Successivamente, pulire i dischi di biomateriale ad ultrasuoni in etanolo al 70% per cinque minuti, seguito dalla sterilizzazione in etanolo al 70% per 30 minuti. Dopo aver asciugato i dischi in titanio, metterli in una piastra a 24 pozzetti non trattata e aggiungere un millilitro di sospensione cellulare preparata a ciascun pozzetto. Incubare le cellule per 48 ore a 37 gradi Celsius e 5% di anidride carbonica per ottenere macrofagi M0.
Per ottenere macrofagi polarizzati M1, aggiungere interferone gamma e lipopolisaccaride nei pozzetti di una piastra a 24 pozzetti. Per la polarizzazione M2, aggiungere l'interleuchina-4 e l'interleuchina-13. Incubare le cellule per 48 ore a 37 gradi Celsius e 5% di anidride carbonica per indurre la polarizzazione.
Dopo aver ottenuto macrofagi polarizzati derivati da monociti da cellule mononucleate del sangue periferico umano, raccogliere il surnatante cellulare in una provetta da 1,5 millilitri. Trasferire il disco in titanio su una nuova piastra a 24 pozzetti. Centrifugare il surnatante cellulare a 300 g per cinque minuti e trasferire il surnatante in una nuova provetta.
Misurare le citochine e le chemochine a 450 nanometri secondo le istruzioni specifiche fornite dal produttore. Calcola la concentrazione di citochine o chemochine secrete utilizzando la curva standard. Misurare la quantità totale di proteine utilizzando il kit per il dosaggio delle proteine dell'acido bicinconinnico.
Normalizzare la concentrazione di proteine secrete in milligrammi di proteine totali. Lavare due volte i macrofagi polarizzati in 800 microlitri di PBS. Incubare i dischi in 400 microlitri di tampone di fissazione per 20 minuti a temperatura ambiente.

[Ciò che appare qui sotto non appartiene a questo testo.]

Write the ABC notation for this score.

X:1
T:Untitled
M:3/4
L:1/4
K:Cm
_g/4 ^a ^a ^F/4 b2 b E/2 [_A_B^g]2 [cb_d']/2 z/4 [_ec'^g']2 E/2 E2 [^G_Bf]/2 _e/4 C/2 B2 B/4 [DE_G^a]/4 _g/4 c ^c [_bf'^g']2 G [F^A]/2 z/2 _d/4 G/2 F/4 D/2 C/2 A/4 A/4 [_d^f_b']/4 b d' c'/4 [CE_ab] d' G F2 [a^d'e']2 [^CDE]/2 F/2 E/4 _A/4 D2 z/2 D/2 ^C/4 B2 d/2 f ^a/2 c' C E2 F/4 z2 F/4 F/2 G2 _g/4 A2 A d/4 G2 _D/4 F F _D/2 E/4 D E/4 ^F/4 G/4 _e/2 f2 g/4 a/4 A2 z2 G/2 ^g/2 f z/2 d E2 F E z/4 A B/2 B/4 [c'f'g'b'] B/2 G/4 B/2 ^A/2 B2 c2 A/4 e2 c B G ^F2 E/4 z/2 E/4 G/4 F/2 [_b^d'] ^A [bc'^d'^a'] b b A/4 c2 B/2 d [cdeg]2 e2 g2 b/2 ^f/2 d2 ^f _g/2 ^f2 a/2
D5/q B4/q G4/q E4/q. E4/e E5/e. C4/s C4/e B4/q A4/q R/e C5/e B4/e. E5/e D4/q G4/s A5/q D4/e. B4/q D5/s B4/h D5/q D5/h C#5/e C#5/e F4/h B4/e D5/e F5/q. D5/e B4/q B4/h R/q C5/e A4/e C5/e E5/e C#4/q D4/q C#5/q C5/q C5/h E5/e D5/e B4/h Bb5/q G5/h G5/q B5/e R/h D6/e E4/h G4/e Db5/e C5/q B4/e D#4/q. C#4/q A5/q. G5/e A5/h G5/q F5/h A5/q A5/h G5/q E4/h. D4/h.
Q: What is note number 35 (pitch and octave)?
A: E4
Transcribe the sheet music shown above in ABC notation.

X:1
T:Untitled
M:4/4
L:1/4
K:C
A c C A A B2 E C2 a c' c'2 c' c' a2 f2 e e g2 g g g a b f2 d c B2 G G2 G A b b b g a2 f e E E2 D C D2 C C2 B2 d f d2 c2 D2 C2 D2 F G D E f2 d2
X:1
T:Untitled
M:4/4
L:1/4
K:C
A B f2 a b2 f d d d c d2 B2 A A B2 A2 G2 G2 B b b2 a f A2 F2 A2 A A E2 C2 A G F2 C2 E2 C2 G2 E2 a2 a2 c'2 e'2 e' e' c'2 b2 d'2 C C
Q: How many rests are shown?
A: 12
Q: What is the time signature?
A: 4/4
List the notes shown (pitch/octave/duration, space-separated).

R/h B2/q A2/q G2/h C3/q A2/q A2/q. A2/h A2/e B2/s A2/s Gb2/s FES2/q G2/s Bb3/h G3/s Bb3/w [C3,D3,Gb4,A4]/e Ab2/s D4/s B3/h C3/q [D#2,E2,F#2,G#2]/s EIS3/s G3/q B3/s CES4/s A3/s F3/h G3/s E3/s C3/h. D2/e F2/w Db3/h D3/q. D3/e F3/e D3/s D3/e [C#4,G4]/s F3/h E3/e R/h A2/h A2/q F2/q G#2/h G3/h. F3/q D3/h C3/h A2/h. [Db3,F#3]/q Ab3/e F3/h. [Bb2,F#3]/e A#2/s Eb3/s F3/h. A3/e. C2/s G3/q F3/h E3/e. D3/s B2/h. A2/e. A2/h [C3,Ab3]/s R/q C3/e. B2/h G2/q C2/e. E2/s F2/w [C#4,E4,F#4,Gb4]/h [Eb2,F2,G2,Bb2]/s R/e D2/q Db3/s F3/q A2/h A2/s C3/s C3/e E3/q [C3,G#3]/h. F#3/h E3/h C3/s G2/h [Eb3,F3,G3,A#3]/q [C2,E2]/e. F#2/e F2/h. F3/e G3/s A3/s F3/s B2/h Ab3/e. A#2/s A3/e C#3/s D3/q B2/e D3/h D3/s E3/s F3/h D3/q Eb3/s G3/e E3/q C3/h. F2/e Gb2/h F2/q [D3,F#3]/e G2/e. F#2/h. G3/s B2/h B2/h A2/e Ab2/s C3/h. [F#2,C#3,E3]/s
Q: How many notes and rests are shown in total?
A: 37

Dopo aver rimosso il tampone di fissaggio, lavare i dischi tre volte in 400 microlitri di PBS. Ora, incubare i dischi con 400 microlitri di tampone bloccante per 30 minuti per bloccare i siti di legame non specifici. Eliminare il tampone bloccante e incubare i dischi per un'ora con anticorpi primari diluiti in 400 microlitri di tampone di colorazione.
Dopo un'ora, rimuovere gli anticorpi primari e lavare i dischi tre volte con 400 microlitri di tampone di lavaggio. Aggiungere fluoro per gli anticorpi secondari marcati diluiti nel tampone di colorazione e incubare per un'ora a temperatura ambiente al buio. Dopo l'incubazione, lavare i campioni tre volte nel tampone di lavaggio per tre minuti ciascuno.
Aggiungere 10 millimolari di DRAQ5 in PBS e incubare per 15 minuti al buio. Quindi, rimuovere il surnatante e lavare i dischi una volta con PBS. Aggiungere una goccia di mezzo di montaggio e, dopo cinque minuti, applicare gli occhiali di copertura e lasciare asciugare i campioni per un'ora.
Dopo l'asciugatura, sigillare i bordi con smalto trasparente. Per ottenere una panoramica delle cellule, è possibile visualizzare i campioni su un microscopio confocale a scansione laser con un ingrandimento di 25X. Modificare l'ingrandimento a 63X per determinare la struttura e la localizzazione dei marcatori di superficie.
I macrofagi primari derivati da monociti sono stati polarizzati con successo in macrofagi M1 e M2 su superfici di titanio, con CCR7 più fortemente espresso nei macrofagi M1 e CD209 nei macrofagi M2. L'analisi qRT-PCR ha mostrato il successo della polarizzazione dei macrofagi primari derivati da monociti su entrambe le superfici in titanio e vetrino coprioggetto con un'elevata espressione di CCR7 e TNF-alfa per M1 e CD209 e CCL13 per M2. Alti livelli di citochina infiammatoria TNF-alfa e chemochina CCL13 hanno confermato la polarizzazione M1 e M2 a livello proteico.